== TEXTAUSZUG ==
Wiederum in Begleitung des Ensembles il Pomo d’Oro, das unter der Leitung von Maxim Emelyanychev spielt, ließ Joyce DiDonato in der Luxemburger Philharmonie ihre enge Verbindung in dieser Saison mit ihrem Herzensprojekt Eden ausklingen. Uwe Krusch war für Pizzicato vor Ort.
Mit dem Programm Eden möchte Joyce DiDonato anregen, den Blick wieder intensiv der Natur und ihrem Schutz und damit unser alle Lebensgrundlage zuzuwenden. Zerstören wir die Natur, werden wir nicht überleben; die Natur schon, wenn auch vielleicht in anderer Gestalt.
Dazu hatte DiDonato zunächst einen Reigen von 14 Werken von zwölf Komponisten vorbereitet, den sie und das Orchester nahezu ohne Pause präsentierten. Die Spanne reichte dabei von Giovanni Valentini vom Beginn des 17. Jahrhunderts bis zu der noch lebenden Rachel Portman und fokussierte auf barocke und jüngere Werke. Eine klassische oder eine romantische Seite, epochenbezogen, hatte das Konzert nicht.
Und das Konzert startete gleich mit einer Überraschung. Den Auftakt machte Ives’ The Unanswered Question. Das Ungewöhnliche daran war, dass die fragenden Soli, üblicherweise von einer Trompete gespielt, hier von DiDonato gesungen wurden. Das eröffnete einen dezent anderen Eindruck als gewöhnlich. Doch konnte DiDonato die Passagen mit einem einer weich gespielten Trompete ähnlichen Klang hervorzaubern, der dem Werk wegen der Stimme eine menschlichere Komponente gab. Hatte sie zunächst vom Ende des Auditoriums gesungen, schließlich wird die Trompete auch als Ferninstrument eingesetzt, so näherte sie sich bei jedem Einsatz der Bühne.

== EINTRÄGE ==
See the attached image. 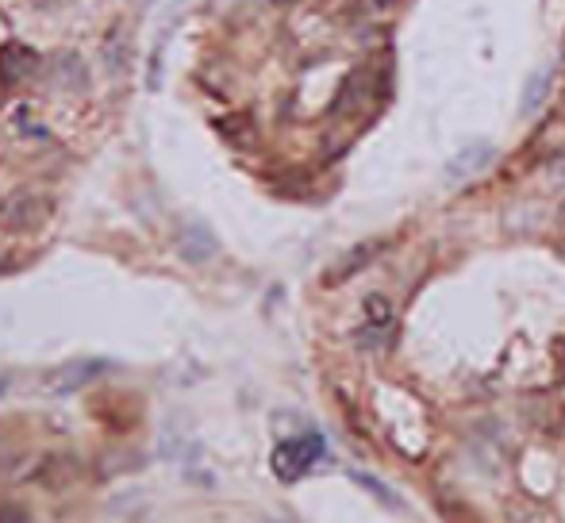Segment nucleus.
<instances>
[{"label": "nucleus", "mask_w": 565, "mask_h": 523, "mask_svg": "<svg viewBox=\"0 0 565 523\" xmlns=\"http://www.w3.org/2000/svg\"><path fill=\"white\" fill-rule=\"evenodd\" d=\"M381 250H385L381 239H366V243L350 247L343 258L331 266V274L323 277V281H327V285H343V281H350V277H358L362 270H369V266L377 262V254H381Z\"/></svg>", "instance_id": "4"}, {"label": "nucleus", "mask_w": 565, "mask_h": 523, "mask_svg": "<svg viewBox=\"0 0 565 523\" xmlns=\"http://www.w3.org/2000/svg\"><path fill=\"white\" fill-rule=\"evenodd\" d=\"M492 143H473V147H462L450 162H446V181L450 185H462V181H469V177H477L485 166L492 162Z\"/></svg>", "instance_id": "5"}, {"label": "nucleus", "mask_w": 565, "mask_h": 523, "mask_svg": "<svg viewBox=\"0 0 565 523\" xmlns=\"http://www.w3.org/2000/svg\"><path fill=\"white\" fill-rule=\"evenodd\" d=\"M550 81H554V70H550V66H542L539 74H535V77H531V81H527V89H523V100H519V112H523V116L539 108L542 97L550 93Z\"/></svg>", "instance_id": "6"}, {"label": "nucleus", "mask_w": 565, "mask_h": 523, "mask_svg": "<svg viewBox=\"0 0 565 523\" xmlns=\"http://www.w3.org/2000/svg\"><path fill=\"white\" fill-rule=\"evenodd\" d=\"M181 250H185L193 262H204L208 254H216V243H212V235H208L204 227H193V231L181 239Z\"/></svg>", "instance_id": "7"}, {"label": "nucleus", "mask_w": 565, "mask_h": 523, "mask_svg": "<svg viewBox=\"0 0 565 523\" xmlns=\"http://www.w3.org/2000/svg\"><path fill=\"white\" fill-rule=\"evenodd\" d=\"M354 481H358V485H362V489H366V493H373V497L377 500H385V504H389V508H400V497H396L393 489H385V485H381V481H373V477L369 474H358V470H354Z\"/></svg>", "instance_id": "8"}, {"label": "nucleus", "mask_w": 565, "mask_h": 523, "mask_svg": "<svg viewBox=\"0 0 565 523\" xmlns=\"http://www.w3.org/2000/svg\"><path fill=\"white\" fill-rule=\"evenodd\" d=\"M323 454H327L323 435L308 431V435H296V439L277 443L270 466H273V474L281 477V481H300V477L312 474V466H316V462H323Z\"/></svg>", "instance_id": "1"}, {"label": "nucleus", "mask_w": 565, "mask_h": 523, "mask_svg": "<svg viewBox=\"0 0 565 523\" xmlns=\"http://www.w3.org/2000/svg\"><path fill=\"white\" fill-rule=\"evenodd\" d=\"M396 339V316H393V304L389 297L381 293H369L362 300V327L354 331V343L366 350V354H385L393 347Z\"/></svg>", "instance_id": "2"}, {"label": "nucleus", "mask_w": 565, "mask_h": 523, "mask_svg": "<svg viewBox=\"0 0 565 523\" xmlns=\"http://www.w3.org/2000/svg\"><path fill=\"white\" fill-rule=\"evenodd\" d=\"M0 389H4V385H0Z\"/></svg>", "instance_id": "9"}, {"label": "nucleus", "mask_w": 565, "mask_h": 523, "mask_svg": "<svg viewBox=\"0 0 565 523\" xmlns=\"http://www.w3.org/2000/svg\"><path fill=\"white\" fill-rule=\"evenodd\" d=\"M104 370H108V362H100V358H77V362H66V366H58V370L50 374V393H58V397L81 393V389L93 385Z\"/></svg>", "instance_id": "3"}]
</instances>
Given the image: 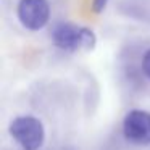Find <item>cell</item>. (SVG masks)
<instances>
[{"label":"cell","instance_id":"obj_1","mask_svg":"<svg viewBox=\"0 0 150 150\" xmlns=\"http://www.w3.org/2000/svg\"><path fill=\"white\" fill-rule=\"evenodd\" d=\"M52 40L58 49L66 52L76 50H92L97 44L94 31L84 26H76L71 23H60L52 31Z\"/></svg>","mask_w":150,"mask_h":150},{"label":"cell","instance_id":"obj_2","mask_svg":"<svg viewBox=\"0 0 150 150\" xmlns=\"http://www.w3.org/2000/svg\"><path fill=\"white\" fill-rule=\"evenodd\" d=\"M10 136L23 150H39L45 140V129L40 120L31 115L16 116L8 126Z\"/></svg>","mask_w":150,"mask_h":150},{"label":"cell","instance_id":"obj_3","mask_svg":"<svg viewBox=\"0 0 150 150\" xmlns=\"http://www.w3.org/2000/svg\"><path fill=\"white\" fill-rule=\"evenodd\" d=\"M18 20L26 29L39 31L50 20V5L47 0H20Z\"/></svg>","mask_w":150,"mask_h":150},{"label":"cell","instance_id":"obj_4","mask_svg":"<svg viewBox=\"0 0 150 150\" xmlns=\"http://www.w3.org/2000/svg\"><path fill=\"white\" fill-rule=\"evenodd\" d=\"M123 134L129 142L137 145L150 144V113L144 110H132L124 116Z\"/></svg>","mask_w":150,"mask_h":150},{"label":"cell","instance_id":"obj_5","mask_svg":"<svg viewBox=\"0 0 150 150\" xmlns=\"http://www.w3.org/2000/svg\"><path fill=\"white\" fill-rule=\"evenodd\" d=\"M142 71L147 78H150V49L144 53V58H142Z\"/></svg>","mask_w":150,"mask_h":150},{"label":"cell","instance_id":"obj_6","mask_svg":"<svg viewBox=\"0 0 150 150\" xmlns=\"http://www.w3.org/2000/svg\"><path fill=\"white\" fill-rule=\"evenodd\" d=\"M107 4H108V0H92V10L95 13H100V11L105 10Z\"/></svg>","mask_w":150,"mask_h":150}]
</instances>
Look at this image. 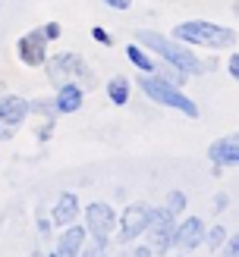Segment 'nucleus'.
<instances>
[{"label":"nucleus","instance_id":"nucleus-1","mask_svg":"<svg viewBox=\"0 0 239 257\" xmlns=\"http://www.w3.org/2000/svg\"><path fill=\"white\" fill-rule=\"evenodd\" d=\"M135 41H142L148 50H154V54H161L164 60L170 63V66H180L186 75H198V72H205L211 63H198L195 54H189V50L183 44H176V41H167L164 35L157 32H145V29H138L135 32Z\"/></svg>","mask_w":239,"mask_h":257},{"label":"nucleus","instance_id":"nucleus-2","mask_svg":"<svg viewBox=\"0 0 239 257\" xmlns=\"http://www.w3.org/2000/svg\"><path fill=\"white\" fill-rule=\"evenodd\" d=\"M176 41H189V44H198V47H211V50H220V47H233L236 44V32L233 29H223V25H214V22H183L176 25Z\"/></svg>","mask_w":239,"mask_h":257},{"label":"nucleus","instance_id":"nucleus-3","mask_svg":"<svg viewBox=\"0 0 239 257\" xmlns=\"http://www.w3.org/2000/svg\"><path fill=\"white\" fill-rule=\"evenodd\" d=\"M142 91L151 97V100H157V104L164 107H173V110H180L183 116L189 119H198V107H195V100H189L183 91H176V85L170 82H164V79H154V75H142Z\"/></svg>","mask_w":239,"mask_h":257},{"label":"nucleus","instance_id":"nucleus-4","mask_svg":"<svg viewBox=\"0 0 239 257\" xmlns=\"http://www.w3.org/2000/svg\"><path fill=\"white\" fill-rule=\"evenodd\" d=\"M25 116H29V100H22L16 94L0 97V141H10L16 135Z\"/></svg>","mask_w":239,"mask_h":257},{"label":"nucleus","instance_id":"nucleus-5","mask_svg":"<svg viewBox=\"0 0 239 257\" xmlns=\"http://www.w3.org/2000/svg\"><path fill=\"white\" fill-rule=\"evenodd\" d=\"M85 226H88V232L95 235L98 251H104L107 238L113 232V226H117V216H113V210L107 207V204L95 201V204H88V207H85Z\"/></svg>","mask_w":239,"mask_h":257},{"label":"nucleus","instance_id":"nucleus-6","mask_svg":"<svg viewBox=\"0 0 239 257\" xmlns=\"http://www.w3.org/2000/svg\"><path fill=\"white\" fill-rule=\"evenodd\" d=\"M47 75L54 85H63L69 79H82V82H92V72L85 69V63L79 54H57L54 60L47 63Z\"/></svg>","mask_w":239,"mask_h":257},{"label":"nucleus","instance_id":"nucleus-7","mask_svg":"<svg viewBox=\"0 0 239 257\" xmlns=\"http://www.w3.org/2000/svg\"><path fill=\"white\" fill-rule=\"evenodd\" d=\"M173 210H151L148 216V235L154 241V251H167L173 241Z\"/></svg>","mask_w":239,"mask_h":257},{"label":"nucleus","instance_id":"nucleus-8","mask_svg":"<svg viewBox=\"0 0 239 257\" xmlns=\"http://www.w3.org/2000/svg\"><path fill=\"white\" fill-rule=\"evenodd\" d=\"M148 216H151V207L145 204H129L123 213V223H120V241H132L138 238L148 229Z\"/></svg>","mask_w":239,"mask_h":257},{"label":"nucleus","instance_id":"nucleus-9","mask_svg":"<svg viewBox=\"0 0 239 257\" xmlns=\"http://www.w3.org/2000/svg\"><path fill=\"white\" fill-rule=\"evenodd\" d=\"M44 47H47V38H44L41 29H35V32H29V35H22V38H19V44H16L19 60L25 63V66H44Z\"/></svg>","mask_w":239,"mask_h":257},{"label":"nucleus","instance_id":"nucleus-10","mask_svg":"<svg viewBox=\"0 0 239 257\" xmlns=\"http://www.w3.org/2000/svg\"><path fill=\"white\" fill-rule=\"evenodd\" d=\"M208 157L217 163V166H233V163H239V132L236 135H226V138H217L208 148Z\"/></svg>","mask_w":239,"mask_h":257},{"label":"nucleus","instance_id":"nucleus-11","mask_svg":"<svg viewBox=\"0 0 239 257\" xmlns=\"http://www.w3.org/2000/svg\"><path fill=\"white\" fill-rule=\"evenodd\" d=\"M82 97H85V91H82L75 82H63L60 91H57V104H54V107H57L60 113H75V110L82 107Z\"/></svg>","mask_w":239,"mask_h":257},{"label":"nucleus","instance_id":"nucleus-12","mask_svg":"<svg viewBox=\"0 0 239 257\" xmlns=\"http://www.w3.org/2000/svg\"><path fill=\"white\" fill-rule=\"evenodd\" d=\"M201 235H205V226H201V220H198V216H189V220L173 232V241H180L183 248H195L198 241H201Z\"/></svg>","mask_w":239,"mask_h":257},{"label":"nucleus","instance_id":"nucleus-13","mask_svg":"<svg viewBox=\"0 0 239 257\" xmlns=\"http://www.w3.org/2000/svg\"><path fill=\"white\" fill-rule=\"evenodd\" d=\"M75 216H79V198H75L72 191H66V195H60L57 207H54V223L57 226H69Z\"/></svg>","mask_w":239,"mask_h":257},{"label":"nucleus","instance_id":"nucleus-14","mask_svg":"<svg viewBox=\"0 0 239 257\" xmlns=\"http://www.w3.org/2000/svg\"><path fill=\"white\" fill-rule=\"evenodd\" d=\"M82 241H85V229L82 226H72L60 235V245H57V254L60 257H69V254H79L82 251Z\"/></svg>","mask_w":239,"mask_h":257},{"label":"nucleus","instance_id":"nucleus-15","mask_svg":"<svg viewBox=\"0 0 239 257\" xmlns=\"http://www.w3.org/2000/svg\"><path fill=\"white\" fill-rule=\"evenodd\" d=\"M107 94H110V100L113 104H126V100H129V79H126V75H113L110 79V85H107Z\"/></svg>","mask_w":239,"mask_h":257},{"label":"nucleus","instance_id":"nucleus-16","mask_svg":"<svg viewBox=\"0 0 239 257\" xmlns=\"http://www.w3.org/2000/svg\"><path fill=\"white\" fill-rule=\"evenodd\" d=\"M126 57H129V63H132V66H138L142 72H154V69H157V66H154V60H151L142 47H135V44L126 47Z\"/></svg>","mask_w":239,"mask_h":257},{"label":"nucleus","instance_id":"nucleus-17","mask_svg":"<svg viewBox=\"0 0 239 257\" xmlns=\"http://www.w3.org/2000/svg\"><path fill=\"white\" fill-rule=\"evenodd\" d=\"M183 207H186V195H183V191H170V198H167V210L183 213Z\"/></svg>","mask_w":239,"mask_h":257},{"label":"nucleus","instance_id":"nucleus-18","mask_svg":"<svg viewBox=\"0 0 239 257\" xmlns=\"http://www.w3.org/2000/svg\"><path fill=\"white\" fill-rule=\"evenodd\" d=\"M223 238H226V235H223V226H214L211 232H208V245H211V248H217Z\"/></svg>","mask_w":239,"mask_h":257},{"label":"nucleus","instance_id":"nucleus-19","mask_svg":"<svg viewBox=\"0 0 239 257\" xmlns=\"http://www.w3.org/2000/svg\"><path fill=\"white\" fill-rule=\"evenodd\" d=\"M92 38H95L98 44H104V47H110V44H113V41H110V35L101 29V25H95V29H92Z\"/></svg>","mask_w":239,"mask_h":257},{"label":"nucleus","instance_id":"nucleus-20","mask_svg":"<svg viewBox=\"0 0 239 257\" xmlns=\"http://www.w3.org/2000/svg\"><path fill=\"white\" fill-rule=\"evenodd\" d=\"M41 32H44V38H47V41H57V38H60V25H57V22H47Z\"/></svg>","mask_w":239,"mask_h":257},{"label":"nucleus","instance_id":"nucleus-21","mask_svg":"<svg viewBox=\"0 0 239 257\" xmlns=\"http://www.w3.org/2000/svg\"><path fill=\"white\" fill-rule=\"evenodd\" d=\"M226 69H230V75H233V79L239 82V54H233L230 60H226Z\"/></svg>","mask_w":239,"mask_h":257},{"label":"nucleus","instance_id":"nucleus-22","mask_svg":"<svg viewBox=\"0 0 239 257\" xmlns=\"http://www.w3.org/2000/svg\"><path fill=\"white\" fill-rule=\"evenodd\" d=\"M107 7H113V10H129L132 7V0H104Z\"/></svg>","mask_w":239,"mask_h":257},{"label":"nucleus","instance_id":"nucleus-23","mask_svg":"<svg viewBox=\"0 0 239 257\" xmlns=\"http://www.w3.org/2000/svg\"><path fill=\"white\" fill-rule=\"evenodd\" d=\"M226 251L239 257V235H233V238H230V245H226Z\"/></svg>","mask_w":239,"mask_h":257},{"label":"nucleus","instance_id":"nucleus-24","mask_svg":"<svg viewBox=\"0 0 239 257\" xmlns=\"http://www.w3.org/2000/svg\"><path fill=\"white\" fill-rule=\"evenodd\" d=\"M233 13H236V16H239V0H236V4H233Z\"/></svg>","mask_w":239,"mask_h":257}]
</instances>
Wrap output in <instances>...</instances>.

== AUFGABE 1 ==
Schreib aus dem Konzertbericht den Teil von „Und das Konzert“ bis „Einsatz der Bühne.“ genau ab.
== AUFGABE 2 ==
Fass den Absatz aus dem Konzertbericht, der mit „Dazu hatte DiDonato“ beginnt, als kurze Liste mit seinen wichtigsten Fakten zusammen.
== AUFGABE 3 ==
Welches Instrument spielt laut dem Konzertbericht die fragenden Soli in Ives’ The Unanswered Question normalerweise?

== LÖSUNG 1 ==
Und das Konzert startete gleich mit einer Überraschung. Den Auftakt machte Ives’ The Unanswered Question. Das Ungewöhnliche daran war, dass die fragenden Soli, üblicherweise von einer Trompete gespielt, hier von DiDonato gesungen wurden. Das eröffnete einen dezent anderen Eindruck als gewöhnlich. Doch konnte DiDonato die Passagen mit einem einer weich gespielten Trompete ähnlichen Klang hervorzaubern, der dem Werk wegen der Stimme eine menschlichere Komponente gab. Hatte sie zunächst vom Ende des Auditoriums gesungen, schließlich wird die Trompete auch als Ferninstrument eingesetzt, so näherte sie sich bei jedem Einsatz der Bühne.

== LÖSUNG 2 ==
- 14 Werke von zwölf Komponisten, fast ohne Pause gespielt
- Zeitraum von Giovanni Valentini (Anfang des 17. Jahrhunderts) bis zur noch lebenden Rachel Portman
- Schwerpunkt auf barocken und jüngeren Werken
- keine klassische oder romantische Seite

== LÖSUNG 3 ==
Eine Trompete.